Les propriétés de l’asclépiade
La fibre d’asclépiade, issue du fruit de la plante d’asclépiade, originaire d’Amérique du Nord et plus particulièrement du Québec, pousse facilement sur des sols moins propices pour des cultures exigeantes, et nécessite très peu d’intrants et aucune irrigation.
Elle est donc une alternative intéressante aux autres fibres naturelles, en raison de sa nature hypoallergénique, de sa faible densité, et de sa paroi lisse qui lui confère un toucher doux. C’est pour cette dernière caractéristique qu’est venue l’idée de développer des revêtements isolants à base d’asclépiade pour l’intérieur des automobiles. En effet, en plus d’être douce, elle possède également d’excellentes propriétés d’isolation thermique et acoustique du fait de sa structure creuse. Cependant, comme toutes les autres fibres naturelles, elles présentent certaines irrégularités morphologiques qui se traduisent par de faibles propriétés mécaniques.
Structure creuse de la fibre d’asclépiade (observée au microscope électronique à balayage) – Source : Université de Sherbrooke.
C’est donc pour valoriser tous ces atouts que, sous la supervision du professeur Mathieu Robert, titulaire de la Chaire de recherche du Canada sur les écocomposites polymères, que j’ai développé des non-tissés à isolation thermique et acoustique à partir de la fibre d’asclépiade.
Le procédé
Comment définit-on un non-tissé ? C’est un voile de fibres qui est obtenu en mélangeant plusieurs fibres qui sont liées entre elles par différents moyens d’assemblage, hormis le tissage, le tricotage ainsi que la couture traditionnelle.
Il y a déjà eu de nombreuses recherches sur l’asclépiade, mais au laboratoire de l’Université de Sherbrooke, nous privilégions un procédé qui est non agressif pour la fibre, ce qui lui permet de conserver intégralement sa structure et, par conséquent, ses propriétés.
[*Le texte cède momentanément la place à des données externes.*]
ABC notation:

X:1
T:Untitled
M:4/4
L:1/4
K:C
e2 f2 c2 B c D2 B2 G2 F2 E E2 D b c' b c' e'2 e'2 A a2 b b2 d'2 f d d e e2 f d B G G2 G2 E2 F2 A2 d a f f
À notre connaissance, nous sommes un des seuls laboratoires à utiliser cette technique pour fabriquer des non-tissés à base d’asclépiades. De plus, afin de pallier ses faibles propriétés mécaniques, on la mélange avec une autre fibre, la fibre d’acide polylactique (PLA). Il s’agit d’une fibre biodégradable, compostable qui est issue de l’amidon de maïs. Ainsi, nous pouvons obtenir des non-tissés dont la masse surfacique varie de 40 g/m2 à 2000 g/m2 et de différentes épaisseurs allant de quelques millimètres à 200 millimètres.
Les propriétés des revêtements à base d’asclépiade
Les principales fonctions d’un revêtement d’intérieur de voitures sont l’isolation thermique, acoustique et l’esthétique. Nous avons donc caractérisé l’isolation thermique et acoustique de nos non-tissés. La conductivité thermique qui correspond à la capacité d’un matériau à permettre ou non le transfert de chaleur est un paramètre important dans les matériaux d’isolation. Plus elle est faible, plus le matériau est isolant et inversement, plus elle est élevée, plus le matériau laisse passer la chaleur.
Elle a été calculée pour tous les revêtements selon la norme ASTM C518. Nous avons obtenu des valeurs en dessous de 32,55 mW/m.K pour nos non-tissés. Nos valeurs sont deux fois inférieures à celles de revêtements faits de fibres de coton et synthétiques, donc nos revêtements sont plus isolants.
Revêtements isolants en asclépiades et PLA – Source : Coopérative Monark.
Le coefficient d’absorption du bruit est également un paramètre crucial pour les revêtements. Plus il est proche de 0, plus les ondes sont réfléchies, alors que plus il est proche de 1, plus les ondes sont absorbées et meilleure est l’isolation. Il se calcule à l’aide d’un tube d’impédance selon la norme ASTM E-1050 pour une plage de fréquences allant de 250 Hz à 4500 Hz. Les résultats nous ont montré que tous nos non-tissés ont des valeurs de coefficient d’absorption entre 0,7 et 0,9. Ils absorbent donc le bruit.
Nous avons démontré qu’en plus d’être biodégradables, compostables et doux, nos revêtements isolants pour automobile à base d’asclépiade et de PLA ont toutes les propriétés requises pour être performants. Ils peuvent également être utilisés comme revêtements dans d’autres domaines tels que le ferroviaire, l’aéronautique. Nous pourrions assister dans quelques années à une émergence des non-tissés biosourcés utilisant la fibre d’asclépiade dans de nombreux domaines d’activité.
Notes
1 Normand, X. Recycling of automotive textiles. Text. Adv. Automot. Ind. 2008, 86–109.doi:10.1533/9781845695040.
2 Smith, C. Nonwovens in automotives-more than just a pretty face. Int. Nonwovens J. 2004, 3, 60–63.